College Partners Prepare American Indian NursesAug 15th, 2006 | By tcj | Category: 18-1: The Winding Road to Student Success, Tribal College News
Ten future nurses started classes in June 2006 through a new Certified Nursing Assistant program at White Earth Tribal and Community College (WETCC, Mahnomen, MN). The program requires 80 hours of instruction before students can advance to a registered nurse degree program to be offered onsite at the White Earth Reservation by Northland Community and Technical College (NCTC).
The programs are part of a partnership between the two colleges designed to produce more American Indian nurses, according to an Associated Press release.
Petey Olson (White Earth), licensed practical nurse, nursing student recruiter, and WETCC Council of Trustees member, said, “Although this is a first time offering at WETCC, word of mouth brought in students, and now both nursing assistant certificate ‘camps’ scheduled this summer are full.” Olson believes the accessible classes have attracted interest because students would otherwise have to relocate or drive long distances to take nursing classes.
“My own experience had me driving 60 miles down the road everyday to classes to become a licensed practical nurse,” said Olson. She adds that she depended on her in-laws’ help with childcare to finish her degree, so she expects the nursing program participants will need support and encouragement.

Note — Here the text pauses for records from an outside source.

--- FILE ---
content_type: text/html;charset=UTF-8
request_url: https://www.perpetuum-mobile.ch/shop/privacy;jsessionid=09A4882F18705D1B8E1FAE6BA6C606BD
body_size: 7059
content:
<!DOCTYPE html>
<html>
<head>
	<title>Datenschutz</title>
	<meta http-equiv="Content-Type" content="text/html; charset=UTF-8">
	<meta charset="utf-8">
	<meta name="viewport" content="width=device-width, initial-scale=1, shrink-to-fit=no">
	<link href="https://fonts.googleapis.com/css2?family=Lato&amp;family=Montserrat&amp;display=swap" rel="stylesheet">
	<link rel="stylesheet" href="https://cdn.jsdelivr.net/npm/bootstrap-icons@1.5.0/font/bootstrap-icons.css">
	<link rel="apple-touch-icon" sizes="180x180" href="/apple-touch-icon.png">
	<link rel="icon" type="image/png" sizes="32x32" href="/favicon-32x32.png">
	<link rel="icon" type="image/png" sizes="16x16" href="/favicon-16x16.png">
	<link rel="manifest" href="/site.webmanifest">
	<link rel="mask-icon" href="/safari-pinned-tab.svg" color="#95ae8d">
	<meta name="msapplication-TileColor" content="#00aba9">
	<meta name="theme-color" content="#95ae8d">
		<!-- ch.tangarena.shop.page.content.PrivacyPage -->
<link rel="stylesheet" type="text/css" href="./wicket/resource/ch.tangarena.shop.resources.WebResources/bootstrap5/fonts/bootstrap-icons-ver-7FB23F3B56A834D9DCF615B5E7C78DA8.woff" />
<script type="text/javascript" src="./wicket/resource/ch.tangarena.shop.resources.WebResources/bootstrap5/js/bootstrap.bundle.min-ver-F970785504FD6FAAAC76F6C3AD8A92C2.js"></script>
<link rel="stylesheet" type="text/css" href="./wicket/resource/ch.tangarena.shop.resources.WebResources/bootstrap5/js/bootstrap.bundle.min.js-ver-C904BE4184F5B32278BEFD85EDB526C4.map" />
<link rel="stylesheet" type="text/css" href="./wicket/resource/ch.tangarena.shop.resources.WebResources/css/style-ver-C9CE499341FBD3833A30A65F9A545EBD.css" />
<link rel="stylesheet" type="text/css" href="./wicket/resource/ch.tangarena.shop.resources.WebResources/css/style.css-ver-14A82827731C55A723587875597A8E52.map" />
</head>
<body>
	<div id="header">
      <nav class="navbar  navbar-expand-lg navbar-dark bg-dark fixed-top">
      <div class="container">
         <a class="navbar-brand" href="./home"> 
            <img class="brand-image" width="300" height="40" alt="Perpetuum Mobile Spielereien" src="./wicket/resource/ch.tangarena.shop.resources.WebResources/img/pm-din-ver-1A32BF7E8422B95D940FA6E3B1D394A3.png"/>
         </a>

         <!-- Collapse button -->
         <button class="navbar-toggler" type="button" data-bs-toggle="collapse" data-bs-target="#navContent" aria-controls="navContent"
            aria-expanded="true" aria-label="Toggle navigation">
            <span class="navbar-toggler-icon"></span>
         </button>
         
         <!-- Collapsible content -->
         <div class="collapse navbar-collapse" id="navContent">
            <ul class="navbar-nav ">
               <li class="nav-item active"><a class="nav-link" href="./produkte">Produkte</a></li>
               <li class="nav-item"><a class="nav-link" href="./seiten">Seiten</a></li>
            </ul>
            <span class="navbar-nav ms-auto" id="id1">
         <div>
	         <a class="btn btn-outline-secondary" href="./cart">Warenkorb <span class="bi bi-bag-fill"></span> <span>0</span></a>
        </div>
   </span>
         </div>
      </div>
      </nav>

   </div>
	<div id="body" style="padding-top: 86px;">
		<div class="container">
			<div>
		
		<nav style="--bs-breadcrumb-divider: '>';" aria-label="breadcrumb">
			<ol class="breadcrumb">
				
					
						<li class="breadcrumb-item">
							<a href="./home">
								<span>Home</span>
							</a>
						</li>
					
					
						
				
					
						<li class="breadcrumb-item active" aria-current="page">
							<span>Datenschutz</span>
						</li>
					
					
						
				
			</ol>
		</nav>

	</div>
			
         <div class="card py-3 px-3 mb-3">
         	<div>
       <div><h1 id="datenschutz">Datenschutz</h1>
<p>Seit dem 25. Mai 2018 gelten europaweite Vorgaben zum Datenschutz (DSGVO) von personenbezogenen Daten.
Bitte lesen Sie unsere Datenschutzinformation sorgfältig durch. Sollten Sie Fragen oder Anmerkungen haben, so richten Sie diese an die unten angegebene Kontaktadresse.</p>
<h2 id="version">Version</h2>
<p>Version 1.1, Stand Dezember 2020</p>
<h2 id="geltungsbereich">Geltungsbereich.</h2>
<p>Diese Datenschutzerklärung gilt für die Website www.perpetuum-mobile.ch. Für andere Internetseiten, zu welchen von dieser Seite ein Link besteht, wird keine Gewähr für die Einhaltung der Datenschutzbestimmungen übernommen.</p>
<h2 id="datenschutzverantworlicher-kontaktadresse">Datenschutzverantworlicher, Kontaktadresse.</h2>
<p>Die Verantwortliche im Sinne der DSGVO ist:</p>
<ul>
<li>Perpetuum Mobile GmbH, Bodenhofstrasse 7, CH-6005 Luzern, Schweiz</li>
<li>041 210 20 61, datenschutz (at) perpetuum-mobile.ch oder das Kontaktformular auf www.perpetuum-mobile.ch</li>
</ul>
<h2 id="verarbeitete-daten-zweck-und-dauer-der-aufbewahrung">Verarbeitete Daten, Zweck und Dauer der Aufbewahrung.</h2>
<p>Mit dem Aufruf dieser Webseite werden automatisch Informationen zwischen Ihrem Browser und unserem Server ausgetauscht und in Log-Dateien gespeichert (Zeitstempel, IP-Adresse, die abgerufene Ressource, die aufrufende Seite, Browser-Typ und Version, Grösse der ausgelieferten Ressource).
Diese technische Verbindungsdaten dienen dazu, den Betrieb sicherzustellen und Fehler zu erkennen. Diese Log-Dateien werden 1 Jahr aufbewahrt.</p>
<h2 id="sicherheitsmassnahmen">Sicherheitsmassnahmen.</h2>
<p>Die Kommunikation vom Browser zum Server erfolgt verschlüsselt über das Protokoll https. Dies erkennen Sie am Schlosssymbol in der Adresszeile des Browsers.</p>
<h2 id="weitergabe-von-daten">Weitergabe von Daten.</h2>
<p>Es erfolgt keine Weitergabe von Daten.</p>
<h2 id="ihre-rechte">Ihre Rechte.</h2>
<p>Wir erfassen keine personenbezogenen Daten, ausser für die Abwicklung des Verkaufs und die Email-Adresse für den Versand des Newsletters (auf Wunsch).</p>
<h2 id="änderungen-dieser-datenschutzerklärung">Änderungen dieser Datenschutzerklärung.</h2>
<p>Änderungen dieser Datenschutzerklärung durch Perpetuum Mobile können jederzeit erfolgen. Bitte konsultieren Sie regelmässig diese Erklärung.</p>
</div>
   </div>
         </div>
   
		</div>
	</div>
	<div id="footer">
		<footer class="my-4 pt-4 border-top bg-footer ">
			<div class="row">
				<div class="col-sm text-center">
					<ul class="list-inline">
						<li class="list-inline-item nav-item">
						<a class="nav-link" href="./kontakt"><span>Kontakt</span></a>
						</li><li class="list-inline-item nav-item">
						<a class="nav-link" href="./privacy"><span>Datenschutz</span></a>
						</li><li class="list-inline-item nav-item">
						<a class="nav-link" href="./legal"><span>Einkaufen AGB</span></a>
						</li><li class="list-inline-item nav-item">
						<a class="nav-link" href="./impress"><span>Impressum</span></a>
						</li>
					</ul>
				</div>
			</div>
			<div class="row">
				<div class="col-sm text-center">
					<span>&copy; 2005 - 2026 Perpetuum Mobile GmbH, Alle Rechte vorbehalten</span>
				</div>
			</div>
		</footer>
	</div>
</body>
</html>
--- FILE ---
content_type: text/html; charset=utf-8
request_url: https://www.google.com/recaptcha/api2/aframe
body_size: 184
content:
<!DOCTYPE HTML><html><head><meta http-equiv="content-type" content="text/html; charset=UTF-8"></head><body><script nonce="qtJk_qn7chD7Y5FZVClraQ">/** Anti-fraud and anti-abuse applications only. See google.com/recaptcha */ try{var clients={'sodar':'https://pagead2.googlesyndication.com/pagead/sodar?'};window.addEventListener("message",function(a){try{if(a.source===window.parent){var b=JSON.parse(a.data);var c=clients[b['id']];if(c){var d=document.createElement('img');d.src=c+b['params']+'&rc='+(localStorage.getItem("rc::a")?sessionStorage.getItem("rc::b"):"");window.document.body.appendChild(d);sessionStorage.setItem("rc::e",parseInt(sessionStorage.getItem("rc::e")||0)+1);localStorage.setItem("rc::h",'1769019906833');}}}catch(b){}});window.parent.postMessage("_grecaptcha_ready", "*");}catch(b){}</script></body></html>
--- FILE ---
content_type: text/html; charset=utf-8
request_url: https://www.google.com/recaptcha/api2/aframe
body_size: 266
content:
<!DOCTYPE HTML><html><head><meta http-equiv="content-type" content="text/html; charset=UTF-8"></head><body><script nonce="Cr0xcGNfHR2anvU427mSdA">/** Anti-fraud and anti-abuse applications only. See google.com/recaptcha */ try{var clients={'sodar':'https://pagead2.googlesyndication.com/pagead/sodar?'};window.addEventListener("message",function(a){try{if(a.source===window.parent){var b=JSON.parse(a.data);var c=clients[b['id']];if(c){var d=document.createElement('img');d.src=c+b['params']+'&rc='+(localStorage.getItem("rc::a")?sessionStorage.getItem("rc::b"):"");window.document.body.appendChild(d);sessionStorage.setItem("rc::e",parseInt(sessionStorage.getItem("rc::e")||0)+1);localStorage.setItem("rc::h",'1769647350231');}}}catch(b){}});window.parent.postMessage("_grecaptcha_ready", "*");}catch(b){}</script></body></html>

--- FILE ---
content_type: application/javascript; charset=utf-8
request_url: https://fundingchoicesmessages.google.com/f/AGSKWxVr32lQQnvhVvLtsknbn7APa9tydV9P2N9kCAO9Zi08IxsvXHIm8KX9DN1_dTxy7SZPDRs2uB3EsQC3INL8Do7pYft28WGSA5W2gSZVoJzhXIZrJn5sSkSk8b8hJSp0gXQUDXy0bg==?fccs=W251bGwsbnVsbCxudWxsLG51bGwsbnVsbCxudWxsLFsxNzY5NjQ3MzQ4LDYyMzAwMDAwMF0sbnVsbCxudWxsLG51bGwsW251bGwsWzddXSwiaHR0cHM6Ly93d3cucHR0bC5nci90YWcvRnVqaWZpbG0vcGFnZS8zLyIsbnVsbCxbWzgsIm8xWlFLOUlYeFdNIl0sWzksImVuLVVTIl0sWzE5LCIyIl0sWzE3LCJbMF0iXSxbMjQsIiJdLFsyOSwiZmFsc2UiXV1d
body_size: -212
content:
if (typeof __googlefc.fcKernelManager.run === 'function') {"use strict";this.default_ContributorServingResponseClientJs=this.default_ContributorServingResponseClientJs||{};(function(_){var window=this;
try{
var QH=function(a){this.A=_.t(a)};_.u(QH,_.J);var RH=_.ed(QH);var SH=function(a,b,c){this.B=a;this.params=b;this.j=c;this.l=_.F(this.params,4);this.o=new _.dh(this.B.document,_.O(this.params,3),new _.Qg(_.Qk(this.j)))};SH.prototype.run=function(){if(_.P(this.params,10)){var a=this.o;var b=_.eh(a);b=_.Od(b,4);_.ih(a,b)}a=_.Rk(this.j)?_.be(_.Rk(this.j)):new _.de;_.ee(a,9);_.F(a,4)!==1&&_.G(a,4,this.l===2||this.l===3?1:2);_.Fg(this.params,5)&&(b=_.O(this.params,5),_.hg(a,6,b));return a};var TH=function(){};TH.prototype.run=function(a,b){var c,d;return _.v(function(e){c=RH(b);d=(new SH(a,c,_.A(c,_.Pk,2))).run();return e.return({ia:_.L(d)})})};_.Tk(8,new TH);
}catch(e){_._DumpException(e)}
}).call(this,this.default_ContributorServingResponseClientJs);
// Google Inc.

The program is funded by a grant written by NCTC, which is matched by the Minnesota State Colleges and Universities Underrepresented Students Transitions Grant Program. In 20 years of offering a registered nursing program, Northland has enrolled few Native students.
This is expected to improve soon when White Earth Tribal and Community College brings a projected 16-20 certified nursing assistants into the Northland program in fall 2006. WETCC is one of the nation’s youngest tribal colleges. The White Earth Reservation Tribal Council established it in 1997.